A simple stressed beam

We consider a simple beam stressed by a traction load F at both sides.

use case geometry

Beam geometry

The geometry is supposed to be deterministic; the diameter D is equal to:

D=0.02 \textrm{ (m)}

By definition, the yield stress is the load divided by the surface.

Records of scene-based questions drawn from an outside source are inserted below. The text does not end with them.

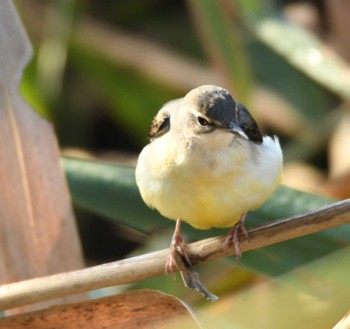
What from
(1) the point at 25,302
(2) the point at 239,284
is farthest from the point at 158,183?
(2) the point at 239,284

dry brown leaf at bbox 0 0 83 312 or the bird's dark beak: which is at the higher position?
the bird's dark beak

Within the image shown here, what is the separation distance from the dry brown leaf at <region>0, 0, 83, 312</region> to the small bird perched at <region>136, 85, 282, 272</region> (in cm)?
23

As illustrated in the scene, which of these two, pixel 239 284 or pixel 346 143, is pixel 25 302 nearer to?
pixel 239 284

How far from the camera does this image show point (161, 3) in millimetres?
4043

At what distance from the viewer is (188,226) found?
2234 mm

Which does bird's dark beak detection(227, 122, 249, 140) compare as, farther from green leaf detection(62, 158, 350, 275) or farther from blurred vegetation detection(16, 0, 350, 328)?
blurred vegetation detection(16, 0, 350, 328)

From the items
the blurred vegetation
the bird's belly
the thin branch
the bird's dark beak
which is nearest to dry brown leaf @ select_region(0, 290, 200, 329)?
the thin branch

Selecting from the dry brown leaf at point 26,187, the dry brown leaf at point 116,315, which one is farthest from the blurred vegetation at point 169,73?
the dry brown leaf at point 116,315

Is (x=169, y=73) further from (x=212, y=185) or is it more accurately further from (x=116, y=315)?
(x=116, y=315)

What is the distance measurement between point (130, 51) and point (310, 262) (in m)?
1.90

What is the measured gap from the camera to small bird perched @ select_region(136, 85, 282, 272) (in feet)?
6.32

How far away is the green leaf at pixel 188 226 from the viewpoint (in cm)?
208

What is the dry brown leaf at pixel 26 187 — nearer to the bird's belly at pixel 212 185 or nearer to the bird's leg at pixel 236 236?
the bird's belly at pixel 212 185

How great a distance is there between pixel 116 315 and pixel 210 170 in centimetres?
36
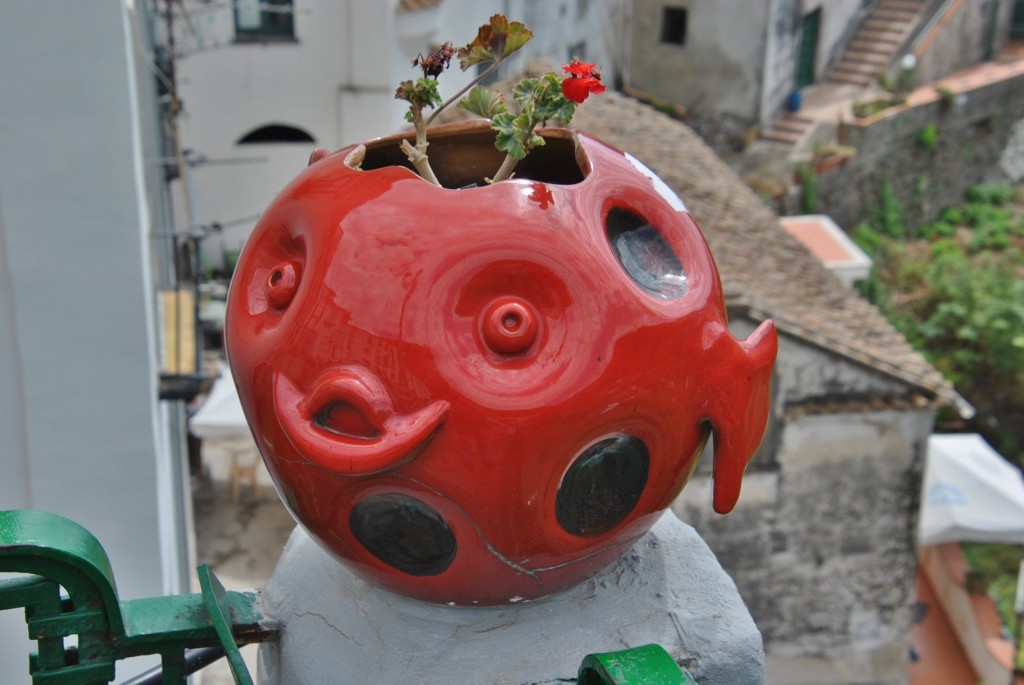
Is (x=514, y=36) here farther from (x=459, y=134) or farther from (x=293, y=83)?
(x=293, y=83)

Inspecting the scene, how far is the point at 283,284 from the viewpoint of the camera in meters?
2.59

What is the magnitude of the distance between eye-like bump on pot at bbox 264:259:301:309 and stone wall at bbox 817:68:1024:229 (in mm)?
17426

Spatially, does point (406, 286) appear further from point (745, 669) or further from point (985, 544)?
point (985, 544)

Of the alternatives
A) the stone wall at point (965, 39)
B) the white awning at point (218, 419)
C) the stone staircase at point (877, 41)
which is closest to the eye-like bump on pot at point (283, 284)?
the white awning at point (218, 419)

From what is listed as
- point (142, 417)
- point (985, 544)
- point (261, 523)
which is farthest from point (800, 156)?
point (142, 417)

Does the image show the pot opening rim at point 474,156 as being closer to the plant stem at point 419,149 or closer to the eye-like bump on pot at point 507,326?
the plant stem at point 419,149

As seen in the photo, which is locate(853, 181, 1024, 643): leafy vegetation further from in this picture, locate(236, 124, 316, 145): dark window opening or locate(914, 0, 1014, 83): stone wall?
locate(236, 124, 316, 145): dark window opening

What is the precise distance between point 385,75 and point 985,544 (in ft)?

Since the surface is \pi D^2/4, the stress is:

S=\frac{F}{ \pi D^2/4}

Failure occurs when the beam plastifies, i.e. when the axial stress gets larger than the yield stress:

R - \frac{F}{ \pi D^2/4} \leq 0

where R is the strength.

Therefore, the limit state function G is:

G(R,F) = R - \frac{F}{\pi D^2/4},

for any R,F \in \mathbb{R}.

The value of the parameter D is such that:

D^2/4 = 10^{-4},

which leads to the equation:

G(R,F) = R - \frac{F}{10^{-4} \pi}.

We consider the following distribution functions.




LogNormal( \mu_R= 3 \times 10^6, \sigma_R=3  \times 10^5 ) [Pa]


Normal( \mu_F=750 , \sigma_F=50) [N]

where \mu_R=E(R) and \sigma_R^2=V(R) are the mean and the variance of R.

The failure probability is:

P_f = \text{Prob}(G(R,F) \leq 0).

The exact P_f is

P_f = 0.02920.

Load the use case

We can load this classical model from the use cases module as follows :

>>> from openturns.usecases import stressed_beam as stressed_beam
>>> # Load the use case axial stressed beam
>>> sb = stressed_beam.AxialStressedBeam()

API documentation

See AxialStressedBeam.